[Document text]
····················

# Tires For '67 Gto?



## BYTOR84 (Mar 20, 2009)

OK, I just joined this forum and it seems to be very helpful.  

I have seen many questions on tires but mostly for "new" GTOs. My question is for my 1967 GTO convertible. I was looking to put 245/60/14 on the rear and 235/60/14 on the front using standard Rally II rims.

Does anyone know if these sizes will be OK ? 
Or will I have a rubbing issue? 

PLEASE HELP ! SOMEBODY HAS TO KNOW FOR SURE !! I really hope somebody is using these size tires on there '67 and knows for sure if they work OK or not.

Thanks :seeya:


----------



## 05GTO (Oct 6, 2004)

BYTOR84 said:


> Does anyone know if these sizes will be OK ?
> Or will I have a rubbing issue?


Welcome to the forum, You will be ok and should not have any issues with rubbing, I would suggest using at least 7" wide wheel for the 245's. The tire height will be somewhere around 25.5 to 26.5 inches. You may have rubbing issues if your height is around 27.7 to 29 inches on the front tires.


----------



## BYTOR84 (Mar 20, 2009)

thanks Randy. 
7in wheels? Do you happen to know what 14in Rally II's are? that's what I am using.


----------



## 05GTO (Oct 6, 2004)

More than likely they will be 14x6, Pontiac didn't use 14x7 rally II's until 69 for the firebird. Listed below are the codes located by the valve stems for 14" wheels;

14x6 Rally II, HL JA JK JT KT KU JC(?) JO. GM#'s 525708 & 546495
14x7 Rally II, JH JJ(?) JK JS KS. GM# 525709


----------



## BYTOR84 (Mar 20, 2009)

OK. I checked my rims they are 14 x 6. So why do you say 14 x 7 would be better? would there be a problem with 245/60/14 or 235/60/14 tires on 14x6 rims?? 

If they won't work what would be the largest size that would work?

Thanks so much for your help. I hope to buy the tires early this week.
Thanks again


----------



## 05GTO (Oct 6, 2004)

A 245/60r14 tire is 9.8" wide at the widest point with a tread width of 8" which needs to be mounted on a 7"-8.5" wheel. If you went with a 70 aspect ratio you would have a taller side wall that would work with a 6" wheel.

Here is a link to a chart from Diamondback tires showing the recommended tire and wheel sizes.


http://www.dbtires.com/2009_wide_white_wall_catalog/hi/hi_06.jpg


----------



## camaro81 (Aug 3, 2009)

····················

[Data records]
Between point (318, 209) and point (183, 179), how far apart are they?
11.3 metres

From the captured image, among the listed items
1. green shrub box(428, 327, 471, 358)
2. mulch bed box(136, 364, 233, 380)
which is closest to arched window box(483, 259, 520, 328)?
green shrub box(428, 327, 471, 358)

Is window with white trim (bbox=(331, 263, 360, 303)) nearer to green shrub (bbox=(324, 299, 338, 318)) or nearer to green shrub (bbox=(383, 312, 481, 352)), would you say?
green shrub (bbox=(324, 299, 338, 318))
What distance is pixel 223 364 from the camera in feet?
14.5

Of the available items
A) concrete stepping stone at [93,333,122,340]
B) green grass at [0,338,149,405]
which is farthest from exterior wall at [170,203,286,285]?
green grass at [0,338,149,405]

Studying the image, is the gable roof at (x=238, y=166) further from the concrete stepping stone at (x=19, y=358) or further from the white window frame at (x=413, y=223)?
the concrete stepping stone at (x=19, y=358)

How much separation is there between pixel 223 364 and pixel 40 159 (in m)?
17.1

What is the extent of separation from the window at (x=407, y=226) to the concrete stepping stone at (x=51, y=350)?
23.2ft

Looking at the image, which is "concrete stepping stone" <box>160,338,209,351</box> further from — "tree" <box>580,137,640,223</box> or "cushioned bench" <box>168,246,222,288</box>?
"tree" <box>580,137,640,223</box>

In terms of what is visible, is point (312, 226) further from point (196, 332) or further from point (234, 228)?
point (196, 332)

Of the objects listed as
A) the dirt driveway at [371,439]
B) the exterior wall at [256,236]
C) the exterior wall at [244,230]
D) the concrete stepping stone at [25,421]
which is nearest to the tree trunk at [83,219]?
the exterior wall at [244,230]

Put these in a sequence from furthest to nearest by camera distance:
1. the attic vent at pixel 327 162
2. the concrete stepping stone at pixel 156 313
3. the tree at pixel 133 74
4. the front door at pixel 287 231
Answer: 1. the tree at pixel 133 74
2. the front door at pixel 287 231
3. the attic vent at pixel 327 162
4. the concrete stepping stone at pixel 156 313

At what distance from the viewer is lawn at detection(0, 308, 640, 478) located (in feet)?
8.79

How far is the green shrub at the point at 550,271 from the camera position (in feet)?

····················

[Requests]
(A) In the GTO tire thread, swap "chart" for "table" in everything from "Here is a link" down to "(Aug 3, 2009)".
(B) Which valve-stem codes does the GTO tire thread give for 14x7 Rally II wheels?
(C) According to the GTO tire thread, how wide is a 245/60r14 tire at its widest point?
You won't need the records for any of this.

[Answers per task]
(A)
Here is a link to a table from Diamondback tires showing the recommended tire and wheel sizes.


http://www.dbtires.com/2009_wide_white_wall_catalog/hi/hi_06.jpg


----------



## camaro81 (Aug 3, 2009)

(B) JH, JJ(?), JK, JS, KS

(C) 9.8 inches